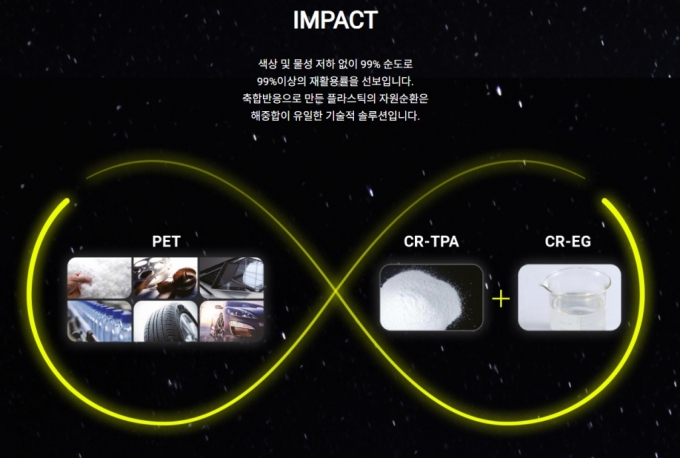 IMPACT

색상 및 물성 저하 없이 99% 순도로
99%이상의 재활용률을 선보입니다.
축합반응으로 만든 플라스틱의 자원순환은
해중합이 유일한 기술적 솔루션입니다.

PET

CR-TPA

+

CR-EG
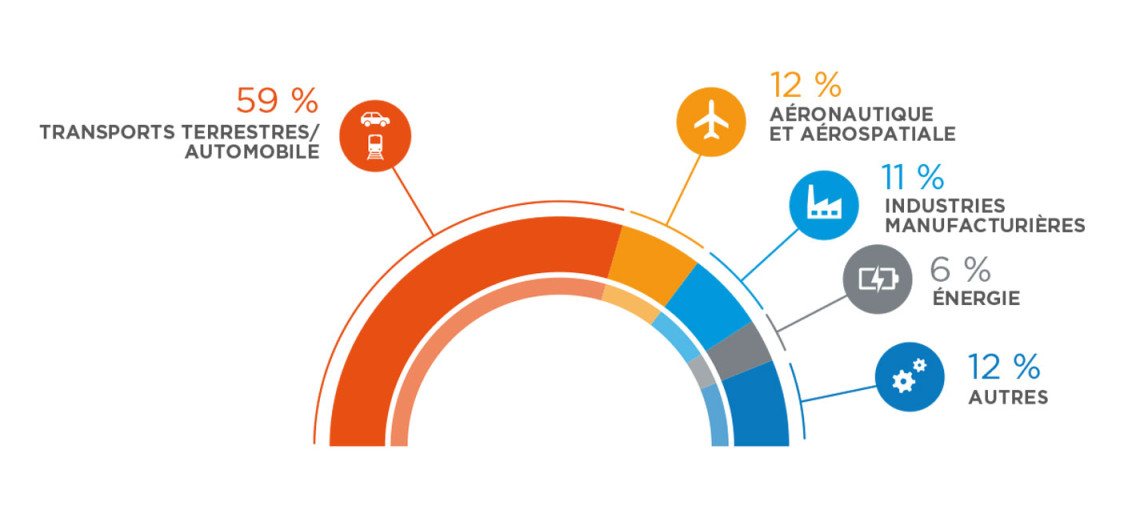 59 %
TRANSPORTS TERRESTRES/
AUTOMOBILE

12 %
AÉRONAUTIQUE
ET AÉROSPATIALE

11 %
INDUSTRIES
MANUFACTURIÈRES

6 %
ÉNERGIE

12 %
AUTRES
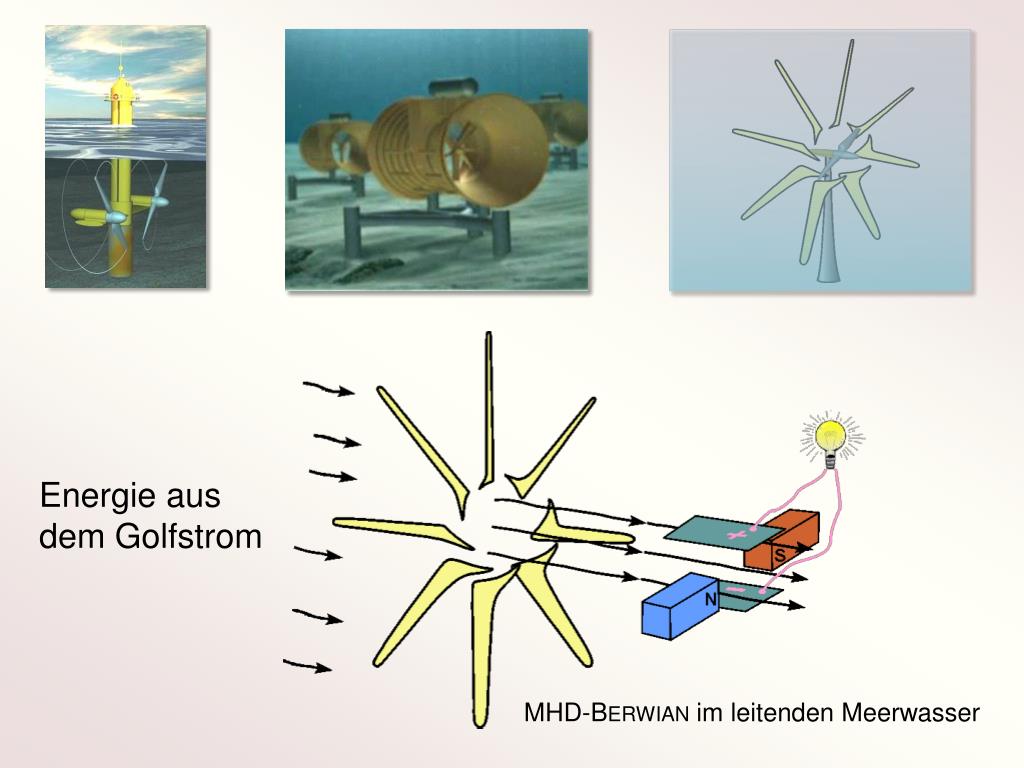 Energie aus dem Golfstrom

+

S

N

−

MHD-BERWIAN im leitenden Meerwasser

## Exercise description
Repeat the entries above exactly as written, but not their pictures.

## Exercise output
 IMPACT

색상 및 물성 저하 없이 99% 순도로
99%이상의 재활용률을 선보입니다.
축합반응으로 만든 플라스틱의 자원순환은
해중합이 유일한 기술적 솔루션입니다.

PET

CR-TPA

+

CR-EG
 59 %
TRANSPORTS TERRESTRES/
AUTOMOBILE

12 %
AÉRONAUTIQUE
ET AÉROSPATIALE

11 %
INDUSTRIES
MANUFACTURIÈRES

6 %
ÉNERGIE

12 %
AUTRES
 Energie aus dem Golfstrom

+

S

N

−

MHD-BERWIAN im leitenden Meerwasser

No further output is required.